There’s no shortage of data highlighting how humans have impacted their environment. From climate change to Feng Shui, people constantly alter their surroundings to suit their needs. What is less understood is how environment can impact human development.
In Vitro Fertilization (IVF) gives many hopeful parents the opportunity to create a family. With the use of donor eggs, hopeful parents-to-be often assumed that the child wouldn’t share any of their characteristics. However, with the development of epigenetics, this isn’t altogether true.
Epigenetics is the study of how lifestyle choices can impact your DNA, while not actually changing it. External factors can include environment, what we consume, how we are raised and even how we feel about our world. If we think about a DVD, we can’t alter the content, but we can adjust the picture, language preferences, volume settings, etc. Through the lens of IVF with donor eggs, epigenetics observes how non-genetic characteristics (or “markers”) can be transmitted from parent to offspring.
“Stress, exercise, proper nutrition during pregnancy, the general health status of both partners, these are all factors that can affect how your baby’s genes are expressed,” Carrie Nicols, organic farmer and student of holistic nutrition tells Parentology. “Even if you use donor eggs, your biography can inform your child’s biology.”
What does “expression” mean? Nicols likens the process to light switches. “Certain characteristics can be turned ‘on’ or ‘off’ depending on the stimuli,” she says. “Once we know what triggers them – proper nutrition for example – we can figure out how to manipulate them for better overall health.”
Epigenetics, IVF, and a Donor Egg
If epigenetics has the potential to alter or affect health conditions such as obesity, diabetes and even psychiatric illness, it stands to reason physical and hormonal changes that occur during pregnancy would certainly be impacted. In 2009, researchers at the University of Pittsburgh Medical Center suggested our social environment, including maternal care, can “induce epigenetic changes.”
Nicols agrees. “While factors such as nutrition, stress and hormones won’t change your genetic code directly, they can certainly leave an ‘imprint’ to pass along to your children.”

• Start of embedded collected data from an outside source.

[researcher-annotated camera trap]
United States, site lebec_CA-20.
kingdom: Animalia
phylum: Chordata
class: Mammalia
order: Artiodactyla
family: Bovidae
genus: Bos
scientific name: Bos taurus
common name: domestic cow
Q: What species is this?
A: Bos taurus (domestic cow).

The impact of environment on an embryo in utero can’t be overstated. Researchers studied the effects of malnutrition on women and the children they produced between 1944 and 1945. Not surprisingly, mothers with limited access to food produced underweight babies.
What was surprising was that those babies grew up to have underweight babies, even after the effects of food insecurity were felt. Of those babies that survived, malnutrition had changed a marker in their genetic code, leading researchers to determine that “the nine months in utero were the most important period in determining how much or how little genetic activity genes will produce during a person’s life.”
If a woman is undergoing IVF using donor eggs, this argument proves particularly relevant. Dr. Norbert Gleicher, Medical Director and Chief Scientist at the Center for Human Reproduction (CHR) in New York, agrees. “While (women) do not contribute maternal genes to the baby, they determine, in very significant ways, how these genes will work during the individual’s lifetime,” he tells Parentology.
Moreover, Gleicher says a woman’s impact on her embryo while it’s in utero not only affects her unborn child. “Maybe even more importantly, (genes that are) “programmed” during the in utero period can also be inherited into future generations. Therefore, you may be important not only for how your own child’s genes function, but also how your grandchild’s genes will be functioning, even if you used donor eggs.”
Ultimately, pregnancy demands a change in your lifestyle. Regardless of whether you have IVF using donor eggs or conceive naturally, the incentive to eat well, rest and take care of yourself is paramount to the health and well-being of your child.